Index   Change (%)   Index Level
1 Mth YTD 1 Yr
Treasury Bill (FTSE Canada 60 Day T-Bill) 0.22 1.45 3.69 188.41
Canadian Bonds (FTSE Canada Universe Bond) 0.06 1.44 6.13 1,185.73
Canadian Equities (S&P/TSX Composite) 2.91 10.18 26.39 26,857.12
U.S. Bonds (Bloomberg U.S. Aggregated Bond, US$) 1.54 4.02 6.08 2,277.06
U.S. Equities (S&P 500, US$) 5.08 6.20 15.14 6,204.95
Global Equities (MSCI World, US$) 4.35 9.75 16.79 4,026.44
Emerging Marketings (MSCI Emerging Markets, US$) 6.12 15.52 15.89 1,222.78
Currencies   Change (%)   Exchange Rate
1 Mth YTD 1 Yr
C$/US ($) 0.96 5.71 0.53 0.7349
C$/Euro (€) -2.82 -7.16 -8.65 0.6234
C$/Pound (£)  -1.09 -3.69 -7.45 0.5351
C$/Yen (¥) 0.86 -3.20 -9.94 105.846
Commodities (US$)   Change (%)   Price
1 Mth YTD 1 Yr
Gold Spot ($/oz) -0.23 21.75 34.09 3,307.70
Oil WTI ($/barrel) 8.90 -6.30 -12.46 65.11
Natural Gas ($/MMBtu) -1.90 -2.92 0.03 3.46

Total Return, as at June 30, 2025. Indices are quoted in their local currency.
Source: Bloomberg
Indices are not managed, and it is not possible to invest directly in an index.

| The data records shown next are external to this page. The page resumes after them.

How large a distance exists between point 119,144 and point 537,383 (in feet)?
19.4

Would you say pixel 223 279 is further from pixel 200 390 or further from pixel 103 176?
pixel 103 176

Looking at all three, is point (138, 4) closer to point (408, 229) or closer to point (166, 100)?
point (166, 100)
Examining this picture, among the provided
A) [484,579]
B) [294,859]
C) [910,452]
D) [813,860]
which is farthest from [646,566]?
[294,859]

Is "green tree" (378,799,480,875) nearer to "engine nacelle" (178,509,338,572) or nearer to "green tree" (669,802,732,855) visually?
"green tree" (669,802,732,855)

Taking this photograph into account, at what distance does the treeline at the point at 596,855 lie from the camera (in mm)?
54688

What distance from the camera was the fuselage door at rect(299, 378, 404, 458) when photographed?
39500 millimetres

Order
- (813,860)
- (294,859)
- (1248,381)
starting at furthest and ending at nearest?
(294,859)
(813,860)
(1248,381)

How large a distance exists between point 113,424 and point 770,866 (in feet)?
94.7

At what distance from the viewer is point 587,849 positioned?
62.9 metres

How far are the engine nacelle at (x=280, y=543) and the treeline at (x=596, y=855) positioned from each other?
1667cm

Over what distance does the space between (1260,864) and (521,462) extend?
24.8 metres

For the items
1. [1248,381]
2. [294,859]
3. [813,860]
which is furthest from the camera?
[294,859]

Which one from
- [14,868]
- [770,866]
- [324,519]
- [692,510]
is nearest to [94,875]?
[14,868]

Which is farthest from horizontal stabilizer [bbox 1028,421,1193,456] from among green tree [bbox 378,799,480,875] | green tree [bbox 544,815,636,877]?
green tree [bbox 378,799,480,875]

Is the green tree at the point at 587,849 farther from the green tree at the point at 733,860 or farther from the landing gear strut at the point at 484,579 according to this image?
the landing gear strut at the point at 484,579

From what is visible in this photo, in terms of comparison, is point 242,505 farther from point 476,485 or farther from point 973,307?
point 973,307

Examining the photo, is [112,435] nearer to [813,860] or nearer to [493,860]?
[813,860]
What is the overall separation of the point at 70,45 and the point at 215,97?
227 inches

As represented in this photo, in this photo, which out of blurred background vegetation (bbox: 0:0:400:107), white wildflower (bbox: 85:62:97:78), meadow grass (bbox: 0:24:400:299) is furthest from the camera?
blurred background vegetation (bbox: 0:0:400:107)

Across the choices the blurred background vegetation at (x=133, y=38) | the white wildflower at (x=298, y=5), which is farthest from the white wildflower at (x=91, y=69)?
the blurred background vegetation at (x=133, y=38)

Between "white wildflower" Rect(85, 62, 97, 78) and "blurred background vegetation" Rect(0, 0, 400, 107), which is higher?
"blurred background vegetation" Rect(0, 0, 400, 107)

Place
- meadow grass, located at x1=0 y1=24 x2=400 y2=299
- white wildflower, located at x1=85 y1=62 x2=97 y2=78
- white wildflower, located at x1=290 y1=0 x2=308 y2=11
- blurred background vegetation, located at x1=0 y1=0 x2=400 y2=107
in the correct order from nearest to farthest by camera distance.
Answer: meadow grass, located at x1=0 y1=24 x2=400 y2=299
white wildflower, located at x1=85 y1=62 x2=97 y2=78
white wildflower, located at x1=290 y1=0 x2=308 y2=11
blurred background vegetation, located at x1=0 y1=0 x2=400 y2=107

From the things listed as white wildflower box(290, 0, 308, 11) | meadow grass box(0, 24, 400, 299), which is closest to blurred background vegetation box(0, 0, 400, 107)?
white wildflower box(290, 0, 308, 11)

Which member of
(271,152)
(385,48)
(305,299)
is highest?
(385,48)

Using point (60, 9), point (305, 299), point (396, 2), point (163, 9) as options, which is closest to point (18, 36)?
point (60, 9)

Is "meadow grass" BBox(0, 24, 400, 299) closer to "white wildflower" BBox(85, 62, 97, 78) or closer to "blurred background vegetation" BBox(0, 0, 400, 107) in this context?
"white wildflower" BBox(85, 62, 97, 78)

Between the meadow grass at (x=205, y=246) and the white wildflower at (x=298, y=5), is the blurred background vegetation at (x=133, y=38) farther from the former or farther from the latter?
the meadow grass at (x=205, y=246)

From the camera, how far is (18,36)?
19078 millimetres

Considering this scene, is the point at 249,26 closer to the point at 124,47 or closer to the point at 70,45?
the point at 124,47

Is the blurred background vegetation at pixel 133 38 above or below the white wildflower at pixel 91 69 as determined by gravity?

Canadian labour market softens amid trade headwinds. Canada’s labour market showed further signs of strain in May, as rising trade tensions and economic uncertainty weighed on hiring and payrolls. The national unemployment rate edged up by 0.1% to 7.0%, the highest level—excluding the pandemic period—since 2016. This marks the third consecutive monthly increase, with the unemployment rate rising a combined 0.4% since February. The data suggests a gradual cooling in employment momentum, with businesses showing increased caution around hiring and expansion. Analysts point to elevated tariffs, tighter financial conditions, and softer domestic demand as key contributors to the slowdown.

Did you know?

The G7, or Group of Seven, is a forum where leaders from seven of the world’s most advanced economies meet to discuss global issues. It includes Canada, the United States, the United Kingdom, France, Germany, Italy, and Japan. While the G7 doesn’t create laws, its members represent nearly half of the world’s economic output, so the ideas and agreements discussed can shape future policies and market direction. In June, the 2025 G7 summit took place in Kananaskis, Alberta, marking the second time the location has hosted the summit, the first being in 2002. Topics included trade cooperation, energy security, and digital taxation, all of which are important to investors because they can influence economic growth and business conditions worldwide.